Just as important, she has been waging -- in her quiet, spotlight-averse way -- a one-woman campaign against the growing glitz and profit-driven showmanship of the architecture and design field.
Her new Arts Plaza for UC Irvine's Claire Trevor School of the Arts, scheduled to be officially unveiled in a public ceremony this afternoon, is typical of the ammunition Lin, 46, prefers to use in that fight: It is designed to reward careful attention, and to assert its muted strength by degrees and over time. Still, there is such a thing as too much restraint, and this design finds Lin occasionally skirting the line that divides the quietly profound from the banal.
Commissioned in 2000 and ultimately built for $3.6 million, the project is an attempt by UC Irvine to take a group of forgettable, concrete-lined walkways between the buildings that house its various arts programs and turn them into a gathering space -- and a modestly sized outdoor performance venue.
Irvine also hopes it will boost the School of the Arts' sense of identity and by extension provide a new center of gravity on the north side of campus. For the most part, only sections of the Irvine campus near circular Aldrich Park, around which the entire university plan is organized, have seemed central.

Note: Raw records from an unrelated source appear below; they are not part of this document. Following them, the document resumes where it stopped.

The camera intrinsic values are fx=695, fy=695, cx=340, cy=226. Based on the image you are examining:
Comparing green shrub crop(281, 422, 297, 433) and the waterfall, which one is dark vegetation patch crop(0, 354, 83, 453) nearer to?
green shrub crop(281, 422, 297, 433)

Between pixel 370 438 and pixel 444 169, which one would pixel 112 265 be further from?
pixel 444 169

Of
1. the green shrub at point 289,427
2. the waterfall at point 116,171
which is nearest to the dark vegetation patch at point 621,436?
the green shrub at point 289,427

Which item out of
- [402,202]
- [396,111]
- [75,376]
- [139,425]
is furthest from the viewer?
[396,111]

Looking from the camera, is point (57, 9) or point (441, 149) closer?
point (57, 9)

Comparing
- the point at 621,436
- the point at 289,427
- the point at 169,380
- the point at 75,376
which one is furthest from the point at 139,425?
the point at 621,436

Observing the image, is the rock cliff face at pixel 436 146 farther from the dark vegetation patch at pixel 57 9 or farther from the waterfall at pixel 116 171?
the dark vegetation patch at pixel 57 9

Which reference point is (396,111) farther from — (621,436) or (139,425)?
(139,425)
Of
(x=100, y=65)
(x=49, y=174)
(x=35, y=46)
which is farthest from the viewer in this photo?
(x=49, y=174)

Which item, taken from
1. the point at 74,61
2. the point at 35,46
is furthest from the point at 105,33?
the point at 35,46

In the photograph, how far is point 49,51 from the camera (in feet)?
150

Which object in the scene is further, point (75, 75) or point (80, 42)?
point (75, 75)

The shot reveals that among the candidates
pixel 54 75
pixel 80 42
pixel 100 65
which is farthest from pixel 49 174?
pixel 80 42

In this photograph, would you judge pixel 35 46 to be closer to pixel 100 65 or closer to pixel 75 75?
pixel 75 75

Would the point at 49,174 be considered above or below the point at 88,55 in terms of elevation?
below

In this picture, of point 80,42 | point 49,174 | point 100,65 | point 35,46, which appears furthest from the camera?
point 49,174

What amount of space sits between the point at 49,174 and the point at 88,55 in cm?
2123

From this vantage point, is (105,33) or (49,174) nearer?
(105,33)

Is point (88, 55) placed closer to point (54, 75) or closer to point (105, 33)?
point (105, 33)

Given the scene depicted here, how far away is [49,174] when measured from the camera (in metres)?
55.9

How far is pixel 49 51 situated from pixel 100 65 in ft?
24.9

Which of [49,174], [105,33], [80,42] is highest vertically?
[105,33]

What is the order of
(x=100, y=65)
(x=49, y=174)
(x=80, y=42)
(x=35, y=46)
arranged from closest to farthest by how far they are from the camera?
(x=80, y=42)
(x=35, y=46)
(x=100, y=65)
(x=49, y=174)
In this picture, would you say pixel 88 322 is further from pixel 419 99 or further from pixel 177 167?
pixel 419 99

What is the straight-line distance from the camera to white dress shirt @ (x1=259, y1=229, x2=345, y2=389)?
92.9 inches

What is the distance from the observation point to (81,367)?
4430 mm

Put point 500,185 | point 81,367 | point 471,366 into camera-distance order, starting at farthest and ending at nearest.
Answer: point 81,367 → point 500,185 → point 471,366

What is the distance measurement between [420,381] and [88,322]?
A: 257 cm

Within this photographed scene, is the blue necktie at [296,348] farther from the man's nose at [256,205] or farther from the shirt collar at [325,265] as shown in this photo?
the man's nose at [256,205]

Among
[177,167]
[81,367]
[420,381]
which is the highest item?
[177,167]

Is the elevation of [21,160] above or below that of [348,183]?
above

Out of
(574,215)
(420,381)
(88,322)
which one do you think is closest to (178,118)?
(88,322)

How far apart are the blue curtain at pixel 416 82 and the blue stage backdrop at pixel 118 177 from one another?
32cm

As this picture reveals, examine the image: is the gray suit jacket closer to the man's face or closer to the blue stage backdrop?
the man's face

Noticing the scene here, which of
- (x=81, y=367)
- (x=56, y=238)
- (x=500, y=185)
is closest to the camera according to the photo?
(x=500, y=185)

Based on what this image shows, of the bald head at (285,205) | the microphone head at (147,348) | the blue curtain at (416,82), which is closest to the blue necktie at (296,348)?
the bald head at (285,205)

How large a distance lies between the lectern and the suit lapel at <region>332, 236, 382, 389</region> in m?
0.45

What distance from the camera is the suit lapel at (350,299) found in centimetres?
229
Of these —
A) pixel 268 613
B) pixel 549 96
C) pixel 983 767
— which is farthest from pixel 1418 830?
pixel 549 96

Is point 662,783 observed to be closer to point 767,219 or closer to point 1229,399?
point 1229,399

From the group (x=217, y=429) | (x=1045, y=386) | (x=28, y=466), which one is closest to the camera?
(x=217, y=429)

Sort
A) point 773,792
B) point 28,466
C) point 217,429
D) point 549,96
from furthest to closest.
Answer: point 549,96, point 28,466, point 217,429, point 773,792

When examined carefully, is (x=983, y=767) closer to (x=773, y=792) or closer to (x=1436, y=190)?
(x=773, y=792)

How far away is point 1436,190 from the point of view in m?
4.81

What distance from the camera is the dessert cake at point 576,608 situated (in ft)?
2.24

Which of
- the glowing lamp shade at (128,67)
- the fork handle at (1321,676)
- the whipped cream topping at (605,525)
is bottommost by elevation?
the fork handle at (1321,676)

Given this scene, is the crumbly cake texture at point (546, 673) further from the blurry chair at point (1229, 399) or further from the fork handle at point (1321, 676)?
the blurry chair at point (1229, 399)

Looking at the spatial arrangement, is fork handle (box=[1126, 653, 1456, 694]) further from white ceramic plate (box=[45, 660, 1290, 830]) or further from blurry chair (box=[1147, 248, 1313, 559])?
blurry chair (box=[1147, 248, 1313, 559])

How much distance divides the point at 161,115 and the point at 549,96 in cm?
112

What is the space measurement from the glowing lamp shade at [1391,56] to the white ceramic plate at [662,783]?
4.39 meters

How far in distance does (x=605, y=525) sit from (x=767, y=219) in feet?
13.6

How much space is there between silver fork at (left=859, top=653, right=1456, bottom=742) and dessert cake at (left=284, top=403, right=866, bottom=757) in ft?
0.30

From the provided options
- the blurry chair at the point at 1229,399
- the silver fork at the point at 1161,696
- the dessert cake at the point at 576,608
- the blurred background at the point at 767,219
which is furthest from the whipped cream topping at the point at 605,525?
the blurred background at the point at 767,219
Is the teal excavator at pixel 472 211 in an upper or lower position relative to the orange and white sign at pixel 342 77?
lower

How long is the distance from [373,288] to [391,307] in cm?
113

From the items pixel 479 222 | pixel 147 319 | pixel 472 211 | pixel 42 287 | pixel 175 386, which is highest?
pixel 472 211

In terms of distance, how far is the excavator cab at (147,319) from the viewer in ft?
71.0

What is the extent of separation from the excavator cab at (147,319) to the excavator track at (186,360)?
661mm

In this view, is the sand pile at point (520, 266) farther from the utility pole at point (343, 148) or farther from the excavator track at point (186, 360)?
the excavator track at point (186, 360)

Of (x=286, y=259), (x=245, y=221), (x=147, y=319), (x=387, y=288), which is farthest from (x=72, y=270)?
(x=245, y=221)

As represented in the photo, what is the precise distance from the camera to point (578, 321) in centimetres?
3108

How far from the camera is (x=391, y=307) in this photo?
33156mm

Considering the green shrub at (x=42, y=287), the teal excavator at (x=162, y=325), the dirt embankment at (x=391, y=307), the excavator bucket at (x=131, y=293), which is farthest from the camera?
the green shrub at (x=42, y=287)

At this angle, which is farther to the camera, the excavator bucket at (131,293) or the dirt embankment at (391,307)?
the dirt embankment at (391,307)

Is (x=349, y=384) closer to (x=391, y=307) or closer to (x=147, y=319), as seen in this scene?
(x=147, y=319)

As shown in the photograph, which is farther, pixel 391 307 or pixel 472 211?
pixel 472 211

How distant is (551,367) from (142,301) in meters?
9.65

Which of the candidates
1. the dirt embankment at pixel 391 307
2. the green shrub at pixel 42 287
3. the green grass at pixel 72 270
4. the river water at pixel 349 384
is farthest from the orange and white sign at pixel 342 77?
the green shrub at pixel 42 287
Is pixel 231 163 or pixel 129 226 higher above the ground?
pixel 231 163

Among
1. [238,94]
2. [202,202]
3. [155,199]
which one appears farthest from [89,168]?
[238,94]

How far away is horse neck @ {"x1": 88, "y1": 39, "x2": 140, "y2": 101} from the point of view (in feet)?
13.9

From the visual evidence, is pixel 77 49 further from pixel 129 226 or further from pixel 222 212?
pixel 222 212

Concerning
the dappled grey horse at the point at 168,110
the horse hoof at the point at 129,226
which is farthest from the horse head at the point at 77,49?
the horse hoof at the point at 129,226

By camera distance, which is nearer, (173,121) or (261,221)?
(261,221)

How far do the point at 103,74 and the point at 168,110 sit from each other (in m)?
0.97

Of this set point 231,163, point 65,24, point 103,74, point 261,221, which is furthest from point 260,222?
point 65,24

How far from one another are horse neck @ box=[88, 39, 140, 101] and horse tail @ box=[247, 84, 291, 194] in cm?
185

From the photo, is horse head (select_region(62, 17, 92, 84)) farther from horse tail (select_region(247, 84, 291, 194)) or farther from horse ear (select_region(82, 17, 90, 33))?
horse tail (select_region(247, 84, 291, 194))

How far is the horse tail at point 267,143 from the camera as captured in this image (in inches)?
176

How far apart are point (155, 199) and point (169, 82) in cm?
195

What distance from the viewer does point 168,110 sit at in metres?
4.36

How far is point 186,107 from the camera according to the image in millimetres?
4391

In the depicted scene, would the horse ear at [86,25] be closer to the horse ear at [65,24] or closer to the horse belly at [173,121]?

It is too bad that the commission didn't include the chance for Lin, who is beginning to find her voice as an architect, to design a free-standing building. In a public plaza and skating rink that opened in 2001 in downtown Grand Rapids, Mich. -- a project Lin named "Ecliptic" -- she added concrete outbuildings that despite their modest scale help give the space as a whole a visual coherence. She has also designed a library and an adjacent chapel for the Children's Defense Fund in Clinton, Tenn., along with a small number of apartments and houses.
But there was no room here for a new building, however small. Instead, Irvine asked Lin -- whose father served as dean of fine arts at Ohio University when she was a child, making this project particularly attractive to her -- to squeeze a new plaza into the space between existing academic and performance halls, a campus art gallery and a cafe.